- _Passage_
....

What's obstructing the rollout of renewable energy in Australia?

Indra

By Giovanni Polizzi, Energy Solutions Manager, Indra Australia
Wednesday, 30 May, 2018


What's obstructing the rollout of renewable energy in Australia?

As increasing numbers of Australian consumers deploy rooftop solar panels in an effort to reduce power costs, electricity retailers and distributors are facing growing challenges around connecting and communicating with all these new energy sources. Interoperability has become a big issue.

Existing components, both within customer premises and in the wider electricity grid, were never designed to work together as a cohesive whole. When you add additional components such as solar panels, batteries and inverters, this challenge escalates even further.

The problem stems from the fact that different components use different protocols and standards to communicate with control systems. This works well when all components are sourced from a single provider, but it can be very challenging when equipment from multiple providers needs to be interconnected, especially when it has been installed a number of years apart.

For example, in a typical home, a consumer purchases a PV solar system which an installer provides as an assembled solution of components from different manufacturers. Components are therefore interoperable, with the result that component features have become very competitive and attractive for consumers. However, it is now clear that this interoperability has not been achieved in terms of where the connection to the distribution networks is concerned. Having access to the energy inverter control functions by third-party applications is today a challenging task.

The problem limits options for consumers as well. Enabling private energy sources to be accessed by retailers and distributors generally requires the use of specific hardware components offered by only a limited number of manufacturers. It might also require a subscription to a full vertical solution provided by a power retailer, which can restrict a customer’s ability to shift to another should a better deal emerge.

The challenge of remote management

Remote management of renewable energy sources is important for electricity retailers and distributors. It allows them to monitor the operations of devices such as panels and batteries and, if agreed with the customer, manage power loads and smooth out spikes in overall demand.

For example, excess power generated in homes during the day can be fed into the grid and sold to commercial customers. Any sudden spikes in demand can be managed by altering generation capacity or drawing from stored reserves in batteries, thereby reducing the likelihood of blackouts.

However, the number of energy sources that have to be coordinated requires the use of advanced automated systems generally using IoT technology and distributed intelligence, as well as the capacity to gather and analyse data from all the systems involved in the control of a power distribution network. The multiple protocols and standards involved in the integration of data from new and legacy traditional network control systems, however, is all but seamless in many cases. Energy companies are forced to invest significant amounts of money in developing specifically scoped interfaces so that different systems can be interconnected and share data.

Interoperability is key

A further interoperability challenge exists for electricity providers when it comes to integrating existing operational technology (OT) systems with newer information technology (IT) systems.

....

- _Dataset rows_
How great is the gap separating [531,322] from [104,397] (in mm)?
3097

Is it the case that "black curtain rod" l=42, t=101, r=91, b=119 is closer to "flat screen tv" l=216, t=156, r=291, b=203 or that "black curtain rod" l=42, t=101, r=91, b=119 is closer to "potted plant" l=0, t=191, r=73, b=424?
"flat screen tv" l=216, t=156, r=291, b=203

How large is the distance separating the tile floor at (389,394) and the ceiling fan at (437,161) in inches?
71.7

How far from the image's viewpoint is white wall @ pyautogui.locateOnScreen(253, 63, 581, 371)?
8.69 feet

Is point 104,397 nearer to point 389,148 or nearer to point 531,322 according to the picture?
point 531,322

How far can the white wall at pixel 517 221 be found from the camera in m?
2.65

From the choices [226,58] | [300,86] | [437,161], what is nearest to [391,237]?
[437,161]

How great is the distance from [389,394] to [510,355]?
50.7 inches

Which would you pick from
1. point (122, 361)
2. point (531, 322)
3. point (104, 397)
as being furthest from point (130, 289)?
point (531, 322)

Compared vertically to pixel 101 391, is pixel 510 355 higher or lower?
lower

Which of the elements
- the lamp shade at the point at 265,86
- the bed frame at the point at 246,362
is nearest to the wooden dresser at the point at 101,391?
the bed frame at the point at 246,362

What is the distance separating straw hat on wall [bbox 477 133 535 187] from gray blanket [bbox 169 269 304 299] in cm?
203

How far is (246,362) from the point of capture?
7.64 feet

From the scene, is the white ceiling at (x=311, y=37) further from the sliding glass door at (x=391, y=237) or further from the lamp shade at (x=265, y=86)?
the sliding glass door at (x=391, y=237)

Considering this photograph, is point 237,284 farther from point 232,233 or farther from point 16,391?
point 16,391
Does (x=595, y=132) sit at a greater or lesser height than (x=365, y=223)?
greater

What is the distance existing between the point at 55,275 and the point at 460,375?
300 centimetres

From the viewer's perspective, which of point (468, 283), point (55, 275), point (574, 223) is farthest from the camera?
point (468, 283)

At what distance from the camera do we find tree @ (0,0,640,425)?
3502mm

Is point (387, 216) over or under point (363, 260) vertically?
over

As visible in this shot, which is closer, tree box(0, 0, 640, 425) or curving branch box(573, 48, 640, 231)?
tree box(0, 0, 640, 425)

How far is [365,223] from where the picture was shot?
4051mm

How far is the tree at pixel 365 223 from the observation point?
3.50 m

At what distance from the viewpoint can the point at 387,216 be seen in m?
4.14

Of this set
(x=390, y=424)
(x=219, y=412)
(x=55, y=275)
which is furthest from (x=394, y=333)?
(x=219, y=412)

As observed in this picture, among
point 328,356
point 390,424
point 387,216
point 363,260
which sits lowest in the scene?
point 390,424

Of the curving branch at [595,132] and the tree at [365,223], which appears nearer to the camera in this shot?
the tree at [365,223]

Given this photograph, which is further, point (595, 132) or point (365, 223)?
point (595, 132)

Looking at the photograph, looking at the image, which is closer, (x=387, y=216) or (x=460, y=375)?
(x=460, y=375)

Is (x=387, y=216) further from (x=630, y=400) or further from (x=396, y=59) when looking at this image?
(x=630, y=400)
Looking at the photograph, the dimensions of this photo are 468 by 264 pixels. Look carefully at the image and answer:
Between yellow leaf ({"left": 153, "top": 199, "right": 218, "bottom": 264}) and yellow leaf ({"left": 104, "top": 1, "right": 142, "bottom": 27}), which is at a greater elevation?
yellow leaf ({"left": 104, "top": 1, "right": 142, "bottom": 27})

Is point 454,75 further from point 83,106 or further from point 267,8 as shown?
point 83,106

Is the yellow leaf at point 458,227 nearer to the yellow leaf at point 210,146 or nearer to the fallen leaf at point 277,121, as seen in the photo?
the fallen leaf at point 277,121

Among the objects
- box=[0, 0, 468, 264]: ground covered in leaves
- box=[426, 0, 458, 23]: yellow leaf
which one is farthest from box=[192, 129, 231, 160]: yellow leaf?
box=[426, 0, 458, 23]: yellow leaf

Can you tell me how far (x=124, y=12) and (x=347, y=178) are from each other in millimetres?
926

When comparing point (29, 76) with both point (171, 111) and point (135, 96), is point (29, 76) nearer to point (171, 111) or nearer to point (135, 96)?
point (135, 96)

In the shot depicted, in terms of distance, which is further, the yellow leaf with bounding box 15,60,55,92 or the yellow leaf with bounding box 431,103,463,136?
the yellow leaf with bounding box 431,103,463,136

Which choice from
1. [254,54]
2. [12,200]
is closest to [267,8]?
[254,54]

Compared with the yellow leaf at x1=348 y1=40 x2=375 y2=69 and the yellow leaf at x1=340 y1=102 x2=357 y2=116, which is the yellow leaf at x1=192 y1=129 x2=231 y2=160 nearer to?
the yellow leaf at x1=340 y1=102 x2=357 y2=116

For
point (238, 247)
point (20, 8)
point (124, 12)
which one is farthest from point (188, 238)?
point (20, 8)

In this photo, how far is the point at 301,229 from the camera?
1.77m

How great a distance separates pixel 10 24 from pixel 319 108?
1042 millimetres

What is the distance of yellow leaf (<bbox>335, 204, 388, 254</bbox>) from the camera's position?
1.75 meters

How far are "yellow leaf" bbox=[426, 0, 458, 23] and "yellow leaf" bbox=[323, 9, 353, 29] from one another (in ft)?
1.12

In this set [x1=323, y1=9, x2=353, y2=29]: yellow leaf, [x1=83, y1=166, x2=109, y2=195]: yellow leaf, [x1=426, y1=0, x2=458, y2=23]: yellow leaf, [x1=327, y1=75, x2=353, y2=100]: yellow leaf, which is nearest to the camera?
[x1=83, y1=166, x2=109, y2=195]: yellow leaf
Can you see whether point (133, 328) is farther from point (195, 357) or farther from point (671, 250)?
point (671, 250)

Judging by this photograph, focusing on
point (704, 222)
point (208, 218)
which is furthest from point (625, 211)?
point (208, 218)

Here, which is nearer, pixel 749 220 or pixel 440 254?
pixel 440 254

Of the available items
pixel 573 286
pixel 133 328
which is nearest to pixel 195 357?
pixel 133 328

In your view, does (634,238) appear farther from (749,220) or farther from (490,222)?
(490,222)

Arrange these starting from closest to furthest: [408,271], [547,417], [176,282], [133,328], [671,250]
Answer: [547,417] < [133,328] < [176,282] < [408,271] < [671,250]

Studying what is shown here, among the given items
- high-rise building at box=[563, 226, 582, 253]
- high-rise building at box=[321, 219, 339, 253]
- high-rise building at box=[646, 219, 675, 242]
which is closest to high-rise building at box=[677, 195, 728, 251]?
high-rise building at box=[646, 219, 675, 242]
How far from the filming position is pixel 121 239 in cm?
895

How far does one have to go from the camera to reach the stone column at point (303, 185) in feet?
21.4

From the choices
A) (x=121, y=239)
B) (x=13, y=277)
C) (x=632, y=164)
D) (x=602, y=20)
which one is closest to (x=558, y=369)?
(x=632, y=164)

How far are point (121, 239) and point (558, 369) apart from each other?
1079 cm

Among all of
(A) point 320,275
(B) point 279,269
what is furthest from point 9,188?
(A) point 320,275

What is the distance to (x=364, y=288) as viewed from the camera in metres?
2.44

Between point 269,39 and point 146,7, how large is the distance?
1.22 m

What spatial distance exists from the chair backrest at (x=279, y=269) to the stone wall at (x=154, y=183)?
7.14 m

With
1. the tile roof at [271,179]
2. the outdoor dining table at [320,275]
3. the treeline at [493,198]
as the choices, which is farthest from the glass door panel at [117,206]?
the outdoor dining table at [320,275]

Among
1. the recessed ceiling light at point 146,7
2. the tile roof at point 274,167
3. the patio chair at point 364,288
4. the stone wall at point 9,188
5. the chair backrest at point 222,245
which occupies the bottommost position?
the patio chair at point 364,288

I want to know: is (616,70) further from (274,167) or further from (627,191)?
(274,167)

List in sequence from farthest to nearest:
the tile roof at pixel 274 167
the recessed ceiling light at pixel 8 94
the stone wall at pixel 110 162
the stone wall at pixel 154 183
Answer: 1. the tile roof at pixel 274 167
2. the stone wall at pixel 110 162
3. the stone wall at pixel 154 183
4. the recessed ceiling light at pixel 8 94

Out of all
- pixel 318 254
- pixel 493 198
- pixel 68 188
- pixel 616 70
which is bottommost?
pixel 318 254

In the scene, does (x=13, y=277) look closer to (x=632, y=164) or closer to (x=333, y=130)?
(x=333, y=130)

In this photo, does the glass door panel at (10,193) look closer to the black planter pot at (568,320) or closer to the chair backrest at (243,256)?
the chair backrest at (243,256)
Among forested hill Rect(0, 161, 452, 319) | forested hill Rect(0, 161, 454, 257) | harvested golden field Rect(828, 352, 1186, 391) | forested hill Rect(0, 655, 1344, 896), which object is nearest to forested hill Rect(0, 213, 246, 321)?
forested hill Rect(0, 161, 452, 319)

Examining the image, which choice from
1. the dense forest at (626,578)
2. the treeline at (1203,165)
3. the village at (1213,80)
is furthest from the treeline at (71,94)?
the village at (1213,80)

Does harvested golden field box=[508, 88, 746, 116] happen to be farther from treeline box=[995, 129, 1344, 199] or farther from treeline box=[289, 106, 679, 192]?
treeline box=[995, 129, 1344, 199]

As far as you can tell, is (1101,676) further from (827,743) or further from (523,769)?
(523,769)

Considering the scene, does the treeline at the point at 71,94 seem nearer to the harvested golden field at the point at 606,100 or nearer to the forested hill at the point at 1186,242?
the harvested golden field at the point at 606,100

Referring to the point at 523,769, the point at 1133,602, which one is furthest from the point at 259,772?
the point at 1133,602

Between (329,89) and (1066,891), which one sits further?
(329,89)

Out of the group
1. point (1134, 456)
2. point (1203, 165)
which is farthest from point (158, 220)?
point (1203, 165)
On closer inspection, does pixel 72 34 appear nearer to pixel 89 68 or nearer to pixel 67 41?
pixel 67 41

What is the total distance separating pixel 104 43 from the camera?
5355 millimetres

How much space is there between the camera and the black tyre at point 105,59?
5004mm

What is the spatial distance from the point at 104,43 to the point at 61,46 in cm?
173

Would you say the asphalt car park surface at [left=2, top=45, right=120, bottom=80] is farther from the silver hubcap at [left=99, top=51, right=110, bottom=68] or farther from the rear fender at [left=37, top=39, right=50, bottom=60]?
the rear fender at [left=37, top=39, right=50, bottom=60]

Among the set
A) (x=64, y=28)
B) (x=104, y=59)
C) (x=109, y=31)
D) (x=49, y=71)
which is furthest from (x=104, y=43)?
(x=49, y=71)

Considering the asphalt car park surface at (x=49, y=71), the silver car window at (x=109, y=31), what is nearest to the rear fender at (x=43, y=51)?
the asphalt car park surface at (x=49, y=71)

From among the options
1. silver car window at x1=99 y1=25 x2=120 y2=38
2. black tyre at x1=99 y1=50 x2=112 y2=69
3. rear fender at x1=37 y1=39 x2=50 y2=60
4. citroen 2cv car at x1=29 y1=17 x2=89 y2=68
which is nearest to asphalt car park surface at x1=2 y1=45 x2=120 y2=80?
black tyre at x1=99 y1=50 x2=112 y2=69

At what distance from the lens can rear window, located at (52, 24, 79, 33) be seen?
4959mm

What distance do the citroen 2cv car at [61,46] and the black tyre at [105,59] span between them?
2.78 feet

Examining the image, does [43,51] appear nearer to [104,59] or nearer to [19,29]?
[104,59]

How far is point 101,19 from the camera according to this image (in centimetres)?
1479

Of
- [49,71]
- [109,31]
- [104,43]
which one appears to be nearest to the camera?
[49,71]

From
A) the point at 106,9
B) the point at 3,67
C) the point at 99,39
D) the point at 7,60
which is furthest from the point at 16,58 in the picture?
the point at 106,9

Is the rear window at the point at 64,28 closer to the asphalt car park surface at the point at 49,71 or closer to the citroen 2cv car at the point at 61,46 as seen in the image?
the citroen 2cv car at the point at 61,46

....

- _Tasks and exercises_
**A)** Answer the following from the article on renewable energy interoperability in Australia:
(i) Who is named as the author, and what is his position?
(ii) What do different components use to communicate with control systems, giving rise to the problem?
(iii) Under "The challenge of remote management", what two ways of managing sudden spikes in demand are given?
**B)** In the renewable energy article, transcribe everything from "However, the number" down to "technology (IT) systems.".
**C)** Carry the renewable energy article forward from its final sentence and write its next part.

- _The responses_
**A)**
(i) Giovanni Polizzi, Energy Solutions Manager, Indra Australia.
(ii) Different protocols and standards.
(iii) Altering generation capacity, or drawing from stored reserves in batteries.

**B)**
However, the number of energy sources that have to be coordinated requires the use of advanced automated systems generally using IoT technology and distributed intelligence, as well as the capacity to gather and analyse data from all the systems involved in the control of a power distribution network. The multiple protocols and standards involved in the integration of data from new and legacy traditional network control systems, however, is all but seamless in many cases. Energy companies are forced to invest significant amounts of money in developing specifically scoped interfaces so that different systems can be interconnected and share data.

Interoperability is key

A further interoperability challenge exists for electricity providers when it comes to integrating existing operational technology (OT) systems with newer information technology (IT) systems.

**C)**
OT, such as SCADA systems, connects network control assets and was designed as closed systems. It was never intended for them to be linked to IT systems and to share data. However, this is increasingly being required as the ever-growing number of monitoring points across networks, encouraged by the Industrial Internet of Things (IIoT), is supported and managed by new IT systems. IT and OT therefore have to be able to exchange data.

Unfortunately, when it comes to the integration of OT and IT there are a number of concerns from the industry, as the risk of hacking has always been kept very low by essentially isolating the systems that operate the control. This is rapidly changing and the resistance from the industry shows through limited integration capacity, proprietary communication protocols, proprietary and expensive APIs, and the slow adoption of new open standards.

The growing importance of standards

For these challenges to be overcome, more emphasis needs to be placed on the development of recognised industry protocols and standards. Thankfully, progress has begun.

Technical work to define ways to enhance interoperability is being undertaken by organisations such as CIGRE and IEEE. In Australia, ENA, AEMO and AER are supporting trials to scope an interoperable platform. The ENA and CSIRO, in particular, have analysed the areas1 with a need for technical standards and regulations across the entire industry and have called for a more thorough and broader participation of all stakeholders. Through these bodies, equipment manufacturers, distributors and retailers can work together to find common ground.

At the same time, initiatives such as OpenFMB and the CIM for power networks provide support to improve communications across the networks and all connected assets. This will allow control systems to more easily manage equipment from multiple vendors to the benefit of both customers and electricity companies.

If recognised standards are not put in place across the sector, it could place a block on the future expansion of renewable energy generation capacity. Distributors will not be able to readily manage flows of power to and from consumer premises and may be forced to place limitations on the number of devices that can be connected to the grid.

An even bigger picture

If customers perceive value when remunerated to support the power networks, the interest to participate in such a new market will spread across many other systems. Water networks have for some years now put in solutions that allow them to plan water pumping and shift power demand if energy price spikes. Large commercial buildings are also looking into ways to reduce peaks under extreme weather conditions by controlling lighting and HVAC. The transportation industry may also be involved by balancing the use of network power and batteries.

To pass this value on to customers, the financial system has to capture the transactions in real time and distribute the value to every involved stakeholder by very small but frequent settlements. Failing on providing real-time feedback over the value of each transaction will most probably discourage participation.

Managing the power system is therefore becoming managing a system of systems. Independently of whose turn it is to participate in the energy system, there will always be the need for data integration from different automated systems. The number of sources of data is going to be so large, and the time to take action so short, that by no means is it possible to imagine a human interaction as a standard practice. Communication among systems and continuous analysis of data is a paramount condition.

All companies involved in the power sector will have to work closely together to overcome this challenge and allow for better management of the power grid and the increasing number of devices that are being connected to it. By achieving this, the ongoing growth of renewable energy generation equipment can continue without causing problems for power generators and retailers.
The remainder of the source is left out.